A last and final recommendation is that, if you calculate your flow field’s direction based on X and Y you do so during the creation of each cell, directly inside of the cell’s table:

function Grid.new(gridSize)
	local width, height = gridSize.X, gridSize.Y -- Index optimization (I think this only really applies to Vector2s now with native Vector3s but who knows)
	local grid = table.create(width * height)
	-- Fill the flow field grid
	for cellNumber=1, width * height do
		local x, y = -- Calculate X and Y coordinates from the cell number
			(cellNumber-1) % width + 1,
			math.floor((cellNumber-1) / width) + 1
		grid[cellNumber] = {
			Direction = Vector3.new(x, 0, y).Unit -- Example
		}
	end
	return grid
end

Hopefully this is helpful, and, I’d love to hear how this turns out for you

P.s. os.clock is designed for benchmarking, and probably serves better than tick now that its in the engine.

Psudar · October 23, 2021, 5:13am

Thanks dude, let me get home and see how this fares. Also thanks for the extra info about os.clock, never used that before. I tried using the debugger w/ debug.profilebegin() and such but couldn’t figure out how to read the graph. Anyways, I completely forgot about lua allocation idiosyncrasies, especially with tables. I wasn’t even thinking about that.

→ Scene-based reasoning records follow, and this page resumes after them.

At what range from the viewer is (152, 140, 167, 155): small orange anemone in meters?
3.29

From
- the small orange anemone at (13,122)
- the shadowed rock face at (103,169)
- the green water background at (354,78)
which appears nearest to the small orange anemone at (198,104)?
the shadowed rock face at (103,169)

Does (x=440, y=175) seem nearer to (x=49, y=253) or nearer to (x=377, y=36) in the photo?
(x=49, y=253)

Edit: Wow, this is nearly 6x faster.

CoderHusk · October 27, 2021, 4:45am

I should also add, for my render engine ive been making in roblox, the first common problem i noticed was that it would take like milliseconds to rasterize but it would take seconds to update that data to the screen. now why was this? turns out strings, and for that matter anything that inherits the roblox data model (instances, vector3s, cframes) are sorta slow on a large scale. What I ended up doing is I put the guis reference into my grid array then referenced it from that array, instead of checking its string name. This allows me to get rainbow bunny at real time!